There was no time for answering questions. The situation was intensified by construction barriers that line the center of the Commons, hemming people into a narrow area. Workers also fled the scene, the couple said.
Several men rushed toward the building. Kyle Henderson jumped the barriers, somehow navigating past the wreckage. His brother and Joe Knight followed.
Forest said a man exited the bar carrying an injured woman. Bricks fell from the upper stories of the building; the air was filled with smoke and dust and powdered glass.
There was scant visibility inside the space, which was filled with “smoke and fumes and we could barely see,” Forest said.
He called out for his brother and for survivors. Gradually, the shape of the semi came into focus: the truck had passed through the entire restaurant at an angle “kitty-cornered to the street,” he said.
Forest heard his brother also calling for survivors but could not see him; Kyle Henderson had somehow gotten onto the other side of the vehicle and was furiously smothering a fire with pieces of cloth.
Debris continued to fall. The smell of gasoline was overpowering, Forest said.
“It was so strong it made me dizzy; I pulled my shirt up over my face,” he said.
The men’s voices pierced the gloom as they desperately called for anyone who might be conscious or alive.
“We assumed the driver was dead,” Forest said. “But there wasn’t anybody in the cab; he wasn’t on the scene.”
Crystal Forest said the cries of pedestrians outside made it almost impossible to hear anyone in the building.
She also smelled the gasoline and feared for her husband’s life.
“I’ve been through a few bad things in my life,” she says. “Like hurricanes in Florida, but this was the saddest thing I’ve ever seen – it really seemed like something from 9/11.”
She recalled a young woman in a state of terror who said she was supposed to meet her mother on the corner and could not find her.
“People were in a complete panic,” she says.
Not Forest — nor Henderson, nor Knight.
Forest, a retired oil field worker, is trained in CPR and first aid and understands hazardous duty.
“The first thing you don’t do is panic,” he said.

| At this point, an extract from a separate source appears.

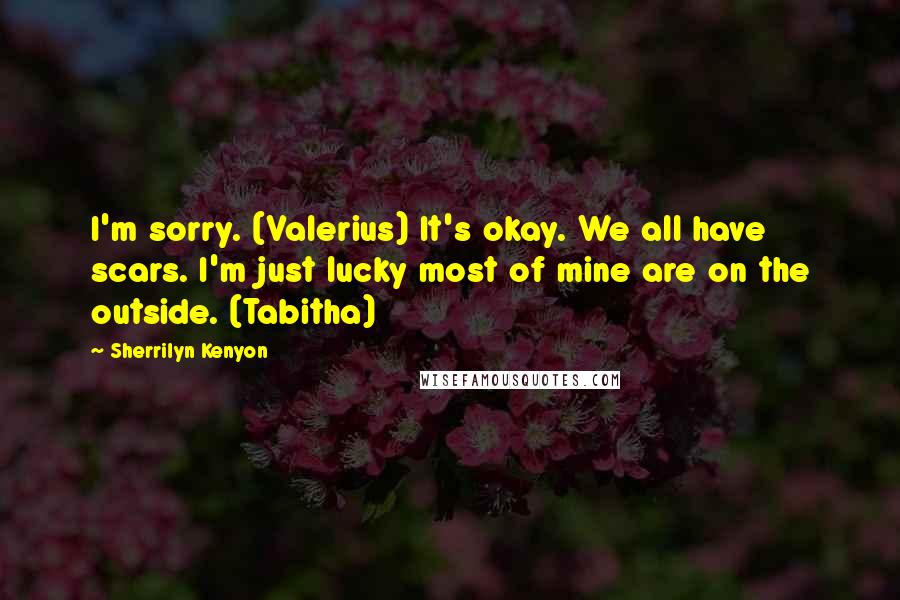 Sherrilyn Kenyon Quotes: I'm sorry. (Valerius) It's okay. We all have scars. I'm just lucky most of mine are on the outside. (Tabitha)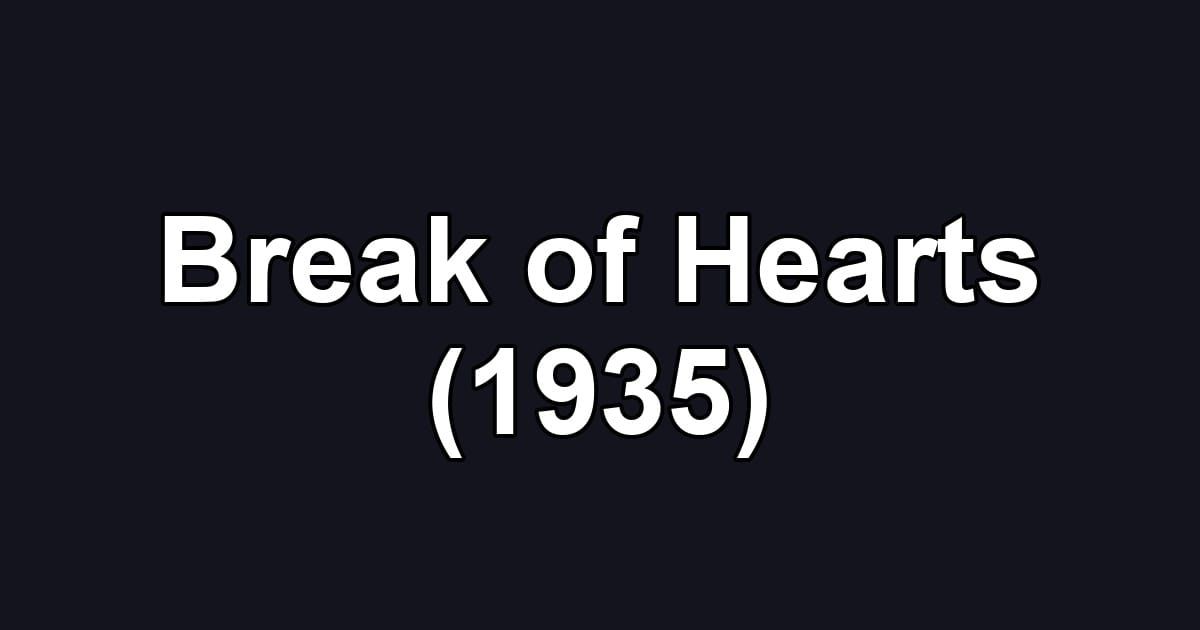 Break of Hearts (1935)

Henderson, a motor equipment operator for the county highway department, focused on dousing fire and caring for injured people. But after several minutes, Forest said, the danger of an explosion was too great and, not hearing anyone other than his brother and Knight, implored everyone to get out.
“My brother thought he heard someone, but I didn’t hear any voices calling back. The way that truck was positioned, I figured God had already taken anyone who was in its path,” Forest said.
It was a terrible feeling, Forest said.
“We really wish we could have pulled someone out of there. I’m from Ithaca, this is my home, and I really wanted to know if there was anyone in there who was alive.”
That job would require entire rescue crews and 12 hours of intensive, painstaking labor on the part of uniformed responders. What they discovered was everyone’s greatest fear. A young mother — Amanda Bush, 27 — was killed in the crash.
The Forests remained at the scene for an hour.
They had a dinner date for a family birthday that night but their son refused to go.
He didn’t want to eat in a restaurant because of what had happened, they said.
Forest, realizing that he’d only had half of a haircut, visited with a friend who finished the job.
Henderson, shaken by the experience, didn’t want to be interviewed, but we did meet the evening before. The Forests returned to the Big Time Barber Shop late Saturday afternoon to see friends; the shop was open for business.
“Now I know what it was like on 9/11; now I know what it was like at the Boston Marathon,” Forest said, referring to the terrorist attacks on the Twin Towers in New York in 2001, and the bombs detonated at the Boston race in 2013.
“It seems that you can’t be sure of anything – not sending your kids to school, not going out on a date to the movies or even going out to eat.”
Crawford writes: We thank these people for telling their story. We hope we have conveyed accurately what was expressed to us and we extend our thanks to them for their exemplary actions.